Havra’da dua dinlerken feyz alan Müslüman tipi beni bozar. Haçlı, Havra’lı Müslüman olamam! Ortaya karışık bir İslami anlayış bana göre değil yani… Demek istiyorum ki, pergel gibi bir ayağım mutlak hakikate yani Kuran’a mıh gibi çakılı kalacak illaki! İtikadımı akışına bırakamam bir kısım Müslümanlar gibi…
Buradan hareketle, İsrail’in Gazze saldırısı, Mısır’daki demokrasi infazı ve Mursi’ye yapılan haksızlık sonrası bir kısım Müslüman’ın tutumu karşısında Fatiha Suresi’nin son ayetine tutunarak diyorum ki, “Ya rabbi, ben neyim ve bu hal neyin nesi?”
Mavi Marmara’daki İsrail katliamına karşı İsrail’i haklı çıkarmanın adı empati… Mısır’daki demokrasi infazına karşı susup, başını kuma gömmenin adı tarafsızlık… Hem nalına hem mıhına konuşmanın adı siyaset… Mısır’da yaşanan zulmün kabahatini şekere bulayıp Mursi’ye yedirtmenin adı hakkaniyet… Bu olayın perde arkasındaki İsrail’i görmezden gelmenin adı ihtiyat… İsrail’in kuyruğuna basmamak için bin takla atarak, (Müslümanlar yine eleştirir korkusuyla) Mursi için zoraki bir iki cümle kurmanın adı destek…
Zulmün olduğu yerde tarafsızlık olmaz! Ya zulümden yana olursun, ya mazlumdan! Yani lafı dolandırmanın gereği yok! Ya Mursi’den yana olacaksın, ya da bu mübarek ayda katledilen yüzlerce mazluma bakıp “patlamış mısır” diye sevinen canavarlardan…
Namusluca taraf olacaksın, adam olacaksın yani… “Herkes sussa bile biz susmayacağız. Mısır’da millet katlediliyor.
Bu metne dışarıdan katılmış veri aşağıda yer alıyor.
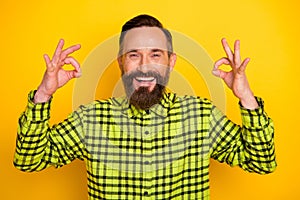 Photo of cheerful man happy positive smile show okey sign deal done ad promo choice recommend isolated over yellow color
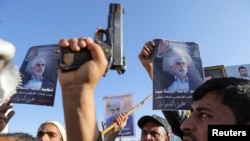 Protesters, mainly Houthi supporters, hold posters showing the late Hamas leader Yahya Sinwar as they rally to show support to Lebanon&#39;s Hezbollah and Palestinians in the Gaza Strip, in Sanaa, Yemen.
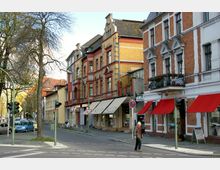 Straßenszene mit historischen Gebäuden aus Klinker und Putz in rot-gelben Farbtönen, darunter mehrere Geschäfte mit roten Markisen. Im Vordergrund befinden sich eine Straße mit Fußgängerüberweg, Verkehrsampeln sowie ein älterer Mann, der die Straße überquert.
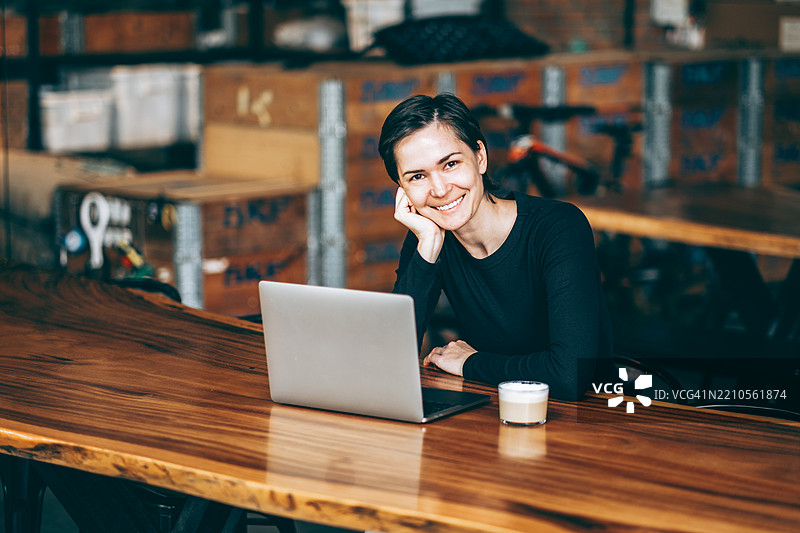 年轻的亚洲女性短发微笑着看向镜头，坐在长木桌前，桌上有笔记本电脑和咖啡。背景中有箱子和工具。图片素材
Siz milyonlarca Mısırlı’yı katledeceğinizi mi zannediyorsunuz” diye firavunlara ayar çeken Başbakan kadar cesur bir adam!
Zulme karşı sessiz kalmayacaksın! Katliamın kabahatini şekere bulayıp Mursi’ye yedirmeye kalkmayacaksın! Namuslu olacaksın yani! “Ey İslam dünyası! Mısır’da kardeşlerimiz katlediliyor! Mısır’da adalet, hak, vicdan katlediliyor. Peki, bunu ne zaman duyacaksınız? Ne zaman göreceksiniz? Kardeşlerinizin kanı akıtılırken, siz bu zulmü ne zaman fark edeceksiniz” diye haykıran
Başbakan gibi namuslu! Başbakan gibi Müslüman!
Verdiğim oy sana helal olsun! Allah senden razı olsun! Zulme karşı dik dur! Sakın ha ödün verme, yanındayız Başbakan!
Son cümlem, Başbakan’ın şahsiyetli Ortadoğu politikasını, şahsiyetsizce eleştiren organik denyolara gelsin, “Zulmün olduğu yerde, tarafsızlık namussuzluktur”- Cemil Meriç!